— START OF GIVEN DATA —
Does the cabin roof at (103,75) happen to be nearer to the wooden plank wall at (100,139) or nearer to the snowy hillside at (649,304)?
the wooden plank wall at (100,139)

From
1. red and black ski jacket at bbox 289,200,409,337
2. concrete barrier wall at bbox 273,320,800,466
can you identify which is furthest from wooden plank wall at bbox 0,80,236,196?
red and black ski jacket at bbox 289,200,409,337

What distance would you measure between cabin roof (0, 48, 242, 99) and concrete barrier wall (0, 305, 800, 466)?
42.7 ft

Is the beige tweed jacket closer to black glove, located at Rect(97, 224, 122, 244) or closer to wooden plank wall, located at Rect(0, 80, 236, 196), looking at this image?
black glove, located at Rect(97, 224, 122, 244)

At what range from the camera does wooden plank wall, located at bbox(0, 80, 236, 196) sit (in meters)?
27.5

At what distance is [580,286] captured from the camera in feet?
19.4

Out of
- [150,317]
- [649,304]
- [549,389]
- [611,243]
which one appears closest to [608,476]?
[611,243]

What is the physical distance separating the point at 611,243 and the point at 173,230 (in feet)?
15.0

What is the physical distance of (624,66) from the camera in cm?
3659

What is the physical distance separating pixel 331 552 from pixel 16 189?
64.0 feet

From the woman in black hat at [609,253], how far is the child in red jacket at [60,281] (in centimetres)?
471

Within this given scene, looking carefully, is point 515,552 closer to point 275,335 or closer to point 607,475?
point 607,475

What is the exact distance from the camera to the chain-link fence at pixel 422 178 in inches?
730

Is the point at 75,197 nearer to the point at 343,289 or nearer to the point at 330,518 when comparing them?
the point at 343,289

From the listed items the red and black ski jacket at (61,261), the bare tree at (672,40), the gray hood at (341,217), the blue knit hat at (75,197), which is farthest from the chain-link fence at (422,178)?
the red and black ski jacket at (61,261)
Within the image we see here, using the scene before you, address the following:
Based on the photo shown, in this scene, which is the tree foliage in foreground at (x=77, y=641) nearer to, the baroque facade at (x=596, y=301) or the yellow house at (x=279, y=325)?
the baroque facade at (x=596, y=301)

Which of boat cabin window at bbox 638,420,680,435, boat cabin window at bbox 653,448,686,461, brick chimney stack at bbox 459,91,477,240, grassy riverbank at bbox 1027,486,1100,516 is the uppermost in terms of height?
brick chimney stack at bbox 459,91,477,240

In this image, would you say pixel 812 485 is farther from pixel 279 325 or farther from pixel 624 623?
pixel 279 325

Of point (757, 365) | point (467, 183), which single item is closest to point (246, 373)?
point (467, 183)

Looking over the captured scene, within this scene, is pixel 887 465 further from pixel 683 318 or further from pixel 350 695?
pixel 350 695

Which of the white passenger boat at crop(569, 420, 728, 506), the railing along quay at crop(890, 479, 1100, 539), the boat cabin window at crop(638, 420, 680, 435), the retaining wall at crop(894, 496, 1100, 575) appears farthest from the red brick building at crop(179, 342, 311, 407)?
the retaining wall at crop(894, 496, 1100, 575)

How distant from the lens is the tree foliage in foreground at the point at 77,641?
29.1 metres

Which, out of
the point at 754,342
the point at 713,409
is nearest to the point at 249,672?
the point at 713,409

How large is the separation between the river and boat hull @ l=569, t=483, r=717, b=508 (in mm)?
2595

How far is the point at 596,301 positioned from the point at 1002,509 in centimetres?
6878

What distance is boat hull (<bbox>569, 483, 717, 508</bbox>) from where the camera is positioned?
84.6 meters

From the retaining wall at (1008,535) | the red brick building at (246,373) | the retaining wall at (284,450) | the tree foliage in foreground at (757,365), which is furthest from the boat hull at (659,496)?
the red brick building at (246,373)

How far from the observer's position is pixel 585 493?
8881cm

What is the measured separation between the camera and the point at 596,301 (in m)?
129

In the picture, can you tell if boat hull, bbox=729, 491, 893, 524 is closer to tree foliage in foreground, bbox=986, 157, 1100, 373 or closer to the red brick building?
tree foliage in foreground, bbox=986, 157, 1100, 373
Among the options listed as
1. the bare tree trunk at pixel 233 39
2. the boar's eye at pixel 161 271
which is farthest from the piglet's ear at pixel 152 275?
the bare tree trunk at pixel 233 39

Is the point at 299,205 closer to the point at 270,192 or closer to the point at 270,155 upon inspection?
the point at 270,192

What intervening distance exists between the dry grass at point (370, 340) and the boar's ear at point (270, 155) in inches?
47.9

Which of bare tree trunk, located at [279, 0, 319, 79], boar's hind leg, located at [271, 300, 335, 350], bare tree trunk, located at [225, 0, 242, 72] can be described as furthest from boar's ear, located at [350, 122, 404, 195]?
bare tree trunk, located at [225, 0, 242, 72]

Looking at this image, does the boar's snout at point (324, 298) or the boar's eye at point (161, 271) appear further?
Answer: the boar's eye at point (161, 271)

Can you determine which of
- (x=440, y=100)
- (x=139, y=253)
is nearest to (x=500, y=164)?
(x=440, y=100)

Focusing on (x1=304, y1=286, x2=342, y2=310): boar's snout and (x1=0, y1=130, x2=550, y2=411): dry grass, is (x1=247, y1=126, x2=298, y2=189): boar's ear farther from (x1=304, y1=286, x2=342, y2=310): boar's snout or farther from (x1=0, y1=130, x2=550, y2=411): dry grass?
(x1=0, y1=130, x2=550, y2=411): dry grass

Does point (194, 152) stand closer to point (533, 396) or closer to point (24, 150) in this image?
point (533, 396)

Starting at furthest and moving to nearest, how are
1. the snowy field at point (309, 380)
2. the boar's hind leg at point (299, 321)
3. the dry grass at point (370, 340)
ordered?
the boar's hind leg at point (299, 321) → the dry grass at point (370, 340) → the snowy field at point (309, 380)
— END OF GIVEN DATA —
### WORK TO BE COMPLETED
Repeat word for word the lines running from the line containing "Among the options listed as" to the end of the entries above, inclusive.

### WORKED SOLUTION
Among the options listed as
1. the bare tree trunk at pixel 233 39
2. the boar's eye at pixel 161 271
which is farthest from the piglet's ear at pixel 152 275?
the bare tree trunk at pixel 233 39

Is the point at 299,205 closer to the point at 270,192 or closer to the point at 270,155 upon inspection?
the point at 270,192

What intervening distance exists between the dry grass at point (370, 340) and the boar's ear at point (270, 155) in inches?
47.9

Which of bare tree trunk, located at [279, 0, 319, 79], boar's hind leg, located at [271, 300, 335, 350], bare tree trunk, located at [225, 0, 242, 72] can be described as furthest from boar's ear, located at [350, 122, 404, 195]?
bare tree trunk, located at [225, 0, 242, 72]

Looking at this image, does the boar's snout at point (324, 298) or the boar's eye at point (161, 271) appear further?
Answer: the boar's eye at point (161, 271)

Can you determine which of
- (x=440, y=100)
- (x=139, y=253)
is nearest to (x=500, y=164)?
(x=440, y=100)

Focusing on (x1=304, y1=286, x2=342, y2=310): boar's snout and (x1=0, y1=130, x2=550, y2=411): dry grass, is (x1=247, y1=126, x2=298, y2=189): boar's ear farther from (x1=304, y1=286, x2=342, y2=310): boar's snout or farther from (x1=0, y1=130, x2=550, y2=411): dry grass?
(x1=0, y1=130, x2=550, y2=411): dry grass

Does point (194, 152) stand closer to point (533, 396) or closer to point (24, 150) in this image?
point (533, 396)

Starting at furthest and moving to nearest, how are
1. the snowy field at point (309, 380)
2. the boar's hind leg at point (299, 321)
3. the dry grass at point (370, 340)
ordered?
the boar's hind leg at point (299, 321) → the dry grass at point (370, 340) → the snowy field at point (309, 380)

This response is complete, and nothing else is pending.